The following is an example that was used to verify the predictive capability of the model. Due to space constraints, only the sequence of events is provided: At 17:30 on × Month ×, 2008, an intermediate ventilation shaft excavation and transport operation was underway at a subway construction site, alongside jet grouting pile construction. The rear support equipment for the jet grouting pile operation was mixing cement slurry. Large quantities of cement were utilized at the site, resulting in numerous empty cement bags. Rainy conditions made the ground slippery. Worker A, who was responsible for clearing debris, slipped while barefoot during the cleanup of empty cement bags. Other workers noticed that A did not immediately stand up and rushed to assist. At that point, A was still conscious. After workers reported the incident to the project department, personnel immediately dialed 120 for emergency medical assistance. On-site CPR was initiated, while simultaneously notifying the project manager and contacting A’s relatives. At 17:50, hospital paramedics arrived at the site, administered emergency care, and transported A to the nearest hospital. The ambulance delivered the patient at 18:15, where A was pronounced dead after unsuccessful resuscitation efforts. The following day, the hospital issued a death certificate citing sudden death due to electric shock.
The entity extraction results from the model were as follows:
(1) Entities: Subway construction site, worker A (barefoot), improperly matched residual current device, inadequate temporary electrical management by project department, sudden death by electric shock, assisting, resuscitation, rescue.
(2) Relationships: Location of occurrence, caused, control knowledge.
The above example demonstrates that the entity recognition model performs well in identifying entities such as “personnel harm,” but struggles with entities such as “management factors.” This discrepancy may have stemmed from the former being more intuitive, while the latter often involved multiple factors and specialized technical terminology. Regarding the entity-relationship recognition model, it likely excelled at identifying direct relationships like “location of occurrence” and “caused,” as these typically involved clear entities and causal connections. However, the model may have faced challenges with abstract relationships like “control knowledge” or “cause,” particularly when descriptions were non-standard or contained negative information, which may have impacted accuracy. Overall, the model’s performance validated the feasibility of the knowledge extraction method proposed in this study, providing reliable data input for subsequent knowledge graph construction.
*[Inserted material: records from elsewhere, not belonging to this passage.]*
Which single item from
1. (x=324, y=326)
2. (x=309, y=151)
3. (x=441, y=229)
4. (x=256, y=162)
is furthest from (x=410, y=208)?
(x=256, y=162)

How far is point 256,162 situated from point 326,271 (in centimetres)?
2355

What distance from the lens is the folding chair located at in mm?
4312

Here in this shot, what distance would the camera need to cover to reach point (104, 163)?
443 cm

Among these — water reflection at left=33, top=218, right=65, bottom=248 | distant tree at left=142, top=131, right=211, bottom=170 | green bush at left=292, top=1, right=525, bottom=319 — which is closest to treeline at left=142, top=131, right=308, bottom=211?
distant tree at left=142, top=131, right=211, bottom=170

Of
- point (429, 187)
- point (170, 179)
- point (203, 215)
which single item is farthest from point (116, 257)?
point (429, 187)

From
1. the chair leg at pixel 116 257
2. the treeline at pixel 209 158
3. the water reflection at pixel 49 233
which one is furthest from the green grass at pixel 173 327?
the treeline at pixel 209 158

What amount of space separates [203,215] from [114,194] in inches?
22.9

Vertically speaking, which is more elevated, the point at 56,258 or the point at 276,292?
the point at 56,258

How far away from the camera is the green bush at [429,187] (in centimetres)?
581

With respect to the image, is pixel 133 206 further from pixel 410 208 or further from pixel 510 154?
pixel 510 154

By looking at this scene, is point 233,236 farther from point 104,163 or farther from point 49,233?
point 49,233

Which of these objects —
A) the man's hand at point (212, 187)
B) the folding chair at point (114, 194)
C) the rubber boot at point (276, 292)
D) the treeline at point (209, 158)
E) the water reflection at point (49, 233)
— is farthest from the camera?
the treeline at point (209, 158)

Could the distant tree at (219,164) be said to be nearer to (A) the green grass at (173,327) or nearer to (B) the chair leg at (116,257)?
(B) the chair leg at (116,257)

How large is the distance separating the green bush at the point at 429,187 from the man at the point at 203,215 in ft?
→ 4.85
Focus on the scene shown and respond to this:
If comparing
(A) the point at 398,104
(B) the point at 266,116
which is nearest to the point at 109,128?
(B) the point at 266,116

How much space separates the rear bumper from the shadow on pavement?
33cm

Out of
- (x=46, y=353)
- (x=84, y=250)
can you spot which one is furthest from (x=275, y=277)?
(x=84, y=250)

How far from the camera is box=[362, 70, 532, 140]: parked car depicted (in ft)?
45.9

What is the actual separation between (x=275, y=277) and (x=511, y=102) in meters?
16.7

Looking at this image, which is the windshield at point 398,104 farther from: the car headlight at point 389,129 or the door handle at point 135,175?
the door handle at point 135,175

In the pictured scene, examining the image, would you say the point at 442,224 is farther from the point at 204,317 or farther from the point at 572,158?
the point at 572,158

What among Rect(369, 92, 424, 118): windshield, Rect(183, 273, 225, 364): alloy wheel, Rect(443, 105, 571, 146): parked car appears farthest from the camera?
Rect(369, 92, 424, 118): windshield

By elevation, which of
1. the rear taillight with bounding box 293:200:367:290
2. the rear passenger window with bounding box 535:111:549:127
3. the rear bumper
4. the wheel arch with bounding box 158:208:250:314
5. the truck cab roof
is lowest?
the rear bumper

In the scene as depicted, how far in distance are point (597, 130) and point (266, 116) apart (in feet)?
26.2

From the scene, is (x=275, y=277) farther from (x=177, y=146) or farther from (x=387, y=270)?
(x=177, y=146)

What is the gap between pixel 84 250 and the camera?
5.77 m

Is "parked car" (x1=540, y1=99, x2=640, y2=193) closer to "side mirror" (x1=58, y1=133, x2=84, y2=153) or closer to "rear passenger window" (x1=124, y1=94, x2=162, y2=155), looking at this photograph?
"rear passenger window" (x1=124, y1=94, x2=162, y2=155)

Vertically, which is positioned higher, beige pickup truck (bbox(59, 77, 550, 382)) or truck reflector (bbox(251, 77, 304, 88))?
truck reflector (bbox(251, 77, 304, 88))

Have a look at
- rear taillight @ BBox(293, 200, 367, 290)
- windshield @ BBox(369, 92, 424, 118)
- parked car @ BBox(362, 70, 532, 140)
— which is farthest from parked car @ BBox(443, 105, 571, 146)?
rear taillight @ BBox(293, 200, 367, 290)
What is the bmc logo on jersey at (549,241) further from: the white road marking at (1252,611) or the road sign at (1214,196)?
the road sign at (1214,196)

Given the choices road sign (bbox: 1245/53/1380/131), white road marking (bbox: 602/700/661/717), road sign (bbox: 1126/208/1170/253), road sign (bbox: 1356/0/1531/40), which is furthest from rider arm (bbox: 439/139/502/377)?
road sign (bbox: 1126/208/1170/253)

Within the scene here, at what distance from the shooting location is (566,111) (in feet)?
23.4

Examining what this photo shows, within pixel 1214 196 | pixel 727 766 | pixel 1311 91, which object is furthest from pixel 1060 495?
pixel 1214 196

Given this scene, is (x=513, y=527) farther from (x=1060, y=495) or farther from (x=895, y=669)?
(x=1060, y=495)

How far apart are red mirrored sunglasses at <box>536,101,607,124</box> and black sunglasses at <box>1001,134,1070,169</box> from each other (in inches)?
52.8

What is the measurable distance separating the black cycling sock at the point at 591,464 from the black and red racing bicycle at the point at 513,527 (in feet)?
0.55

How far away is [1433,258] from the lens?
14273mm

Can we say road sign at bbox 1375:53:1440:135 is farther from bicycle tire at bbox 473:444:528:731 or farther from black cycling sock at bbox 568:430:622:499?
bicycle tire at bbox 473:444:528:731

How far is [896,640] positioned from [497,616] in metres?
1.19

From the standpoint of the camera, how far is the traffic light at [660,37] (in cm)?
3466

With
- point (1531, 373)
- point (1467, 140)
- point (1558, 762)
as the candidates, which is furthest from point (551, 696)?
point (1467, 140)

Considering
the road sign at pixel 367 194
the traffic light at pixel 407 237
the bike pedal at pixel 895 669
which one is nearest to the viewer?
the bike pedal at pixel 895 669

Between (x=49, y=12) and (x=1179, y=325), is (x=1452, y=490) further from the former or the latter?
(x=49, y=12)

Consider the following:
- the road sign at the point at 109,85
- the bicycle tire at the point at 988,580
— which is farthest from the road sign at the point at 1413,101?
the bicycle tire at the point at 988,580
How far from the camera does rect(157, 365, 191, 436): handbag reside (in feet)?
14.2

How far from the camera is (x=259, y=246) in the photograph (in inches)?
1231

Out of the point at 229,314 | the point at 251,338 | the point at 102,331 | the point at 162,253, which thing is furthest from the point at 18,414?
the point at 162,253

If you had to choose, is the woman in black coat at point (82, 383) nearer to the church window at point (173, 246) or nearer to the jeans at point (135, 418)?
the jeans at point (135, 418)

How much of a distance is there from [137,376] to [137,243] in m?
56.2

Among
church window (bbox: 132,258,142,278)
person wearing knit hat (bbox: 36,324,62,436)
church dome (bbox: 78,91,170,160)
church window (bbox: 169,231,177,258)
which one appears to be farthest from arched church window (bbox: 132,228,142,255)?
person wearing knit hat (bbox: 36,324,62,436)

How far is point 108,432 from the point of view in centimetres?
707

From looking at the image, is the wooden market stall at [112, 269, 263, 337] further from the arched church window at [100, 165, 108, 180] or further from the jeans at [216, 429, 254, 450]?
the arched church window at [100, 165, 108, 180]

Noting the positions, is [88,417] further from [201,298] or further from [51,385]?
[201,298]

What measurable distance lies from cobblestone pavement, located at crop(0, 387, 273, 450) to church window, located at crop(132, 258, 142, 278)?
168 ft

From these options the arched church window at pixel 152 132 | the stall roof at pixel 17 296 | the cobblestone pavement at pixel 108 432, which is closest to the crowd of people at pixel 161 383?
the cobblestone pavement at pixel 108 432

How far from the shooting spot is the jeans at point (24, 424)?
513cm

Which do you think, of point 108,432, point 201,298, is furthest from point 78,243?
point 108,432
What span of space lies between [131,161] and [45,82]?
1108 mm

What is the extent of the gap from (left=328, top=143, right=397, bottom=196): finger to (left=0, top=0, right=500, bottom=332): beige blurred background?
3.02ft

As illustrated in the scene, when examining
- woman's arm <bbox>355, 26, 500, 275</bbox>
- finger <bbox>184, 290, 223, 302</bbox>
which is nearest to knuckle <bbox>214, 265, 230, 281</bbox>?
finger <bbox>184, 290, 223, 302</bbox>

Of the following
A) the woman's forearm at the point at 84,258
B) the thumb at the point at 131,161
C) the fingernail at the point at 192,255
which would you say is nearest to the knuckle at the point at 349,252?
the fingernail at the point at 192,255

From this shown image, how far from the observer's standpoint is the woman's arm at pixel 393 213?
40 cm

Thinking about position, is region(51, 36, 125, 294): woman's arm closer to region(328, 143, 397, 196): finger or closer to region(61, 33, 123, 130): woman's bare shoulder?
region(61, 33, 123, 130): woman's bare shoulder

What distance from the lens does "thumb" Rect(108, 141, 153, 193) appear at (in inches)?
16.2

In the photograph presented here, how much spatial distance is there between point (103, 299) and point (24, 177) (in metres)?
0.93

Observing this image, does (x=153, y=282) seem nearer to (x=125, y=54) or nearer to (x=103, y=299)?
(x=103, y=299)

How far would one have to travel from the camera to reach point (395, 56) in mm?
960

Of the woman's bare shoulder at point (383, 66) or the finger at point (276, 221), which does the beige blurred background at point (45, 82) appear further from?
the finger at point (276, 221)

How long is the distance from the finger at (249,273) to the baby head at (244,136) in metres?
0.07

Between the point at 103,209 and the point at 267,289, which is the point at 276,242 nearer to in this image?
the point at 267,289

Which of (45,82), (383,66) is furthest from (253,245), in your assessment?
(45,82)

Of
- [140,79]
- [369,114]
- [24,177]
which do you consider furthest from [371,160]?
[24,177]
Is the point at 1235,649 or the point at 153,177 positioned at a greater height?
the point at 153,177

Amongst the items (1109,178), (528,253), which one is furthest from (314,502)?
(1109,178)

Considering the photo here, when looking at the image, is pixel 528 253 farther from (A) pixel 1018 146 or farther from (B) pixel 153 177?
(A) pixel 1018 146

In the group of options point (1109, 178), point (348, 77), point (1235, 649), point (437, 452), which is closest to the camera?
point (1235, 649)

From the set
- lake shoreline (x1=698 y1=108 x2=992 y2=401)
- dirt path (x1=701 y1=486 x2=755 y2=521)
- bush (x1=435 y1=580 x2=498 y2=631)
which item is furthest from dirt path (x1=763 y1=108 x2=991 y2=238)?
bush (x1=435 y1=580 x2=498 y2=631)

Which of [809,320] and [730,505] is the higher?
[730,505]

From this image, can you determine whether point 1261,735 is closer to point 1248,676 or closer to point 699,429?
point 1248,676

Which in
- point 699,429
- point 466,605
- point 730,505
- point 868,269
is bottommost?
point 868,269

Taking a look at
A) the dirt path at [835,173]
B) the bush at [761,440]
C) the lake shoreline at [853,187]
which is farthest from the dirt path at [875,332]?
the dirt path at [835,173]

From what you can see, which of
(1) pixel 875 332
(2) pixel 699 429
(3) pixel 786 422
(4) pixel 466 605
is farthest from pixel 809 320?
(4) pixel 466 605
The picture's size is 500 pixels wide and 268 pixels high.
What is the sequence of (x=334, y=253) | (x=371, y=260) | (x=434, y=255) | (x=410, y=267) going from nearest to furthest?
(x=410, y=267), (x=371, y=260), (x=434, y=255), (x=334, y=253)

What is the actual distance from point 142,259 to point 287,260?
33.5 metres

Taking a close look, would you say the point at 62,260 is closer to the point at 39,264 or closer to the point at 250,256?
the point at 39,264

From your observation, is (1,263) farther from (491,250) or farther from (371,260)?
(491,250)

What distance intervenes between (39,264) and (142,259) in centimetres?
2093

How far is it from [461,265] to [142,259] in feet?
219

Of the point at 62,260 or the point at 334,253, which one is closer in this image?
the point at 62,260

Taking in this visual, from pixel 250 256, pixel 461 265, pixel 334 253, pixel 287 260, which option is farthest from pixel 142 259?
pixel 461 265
5. Results and Applications

5.1. Extraction Results

The BERT-BiLSTM-CRF model was employed to identify entity types that are numerous and primarily distributed in unstructured text. For entity relationship classification and extraction, the BERT-CNN was applied. As a result, 4877 entities and 5783 relationships were extracted. Building on the extracted triples, the subsequent subsections will sequentially demonstrate Knowledge graph visualization, knowledge association, Knowledge retrieval, and question and answer service.

5.2. Knowledge Graph Visualization

Among numerous graph database tools, Neo4j is recognized as the most widely used graph database system worldwide [34]. It is characterized by several advantages, including high read/write efficiency, a relatively gentle learning curve, a mature and user-friendly interface, abundant learning resources, and support for REST API interfaces. Based on these advantages, Neo4j was selected as the storage and query platform for the emergency response knowledge graph of safety accidents, as shown in Figure 6.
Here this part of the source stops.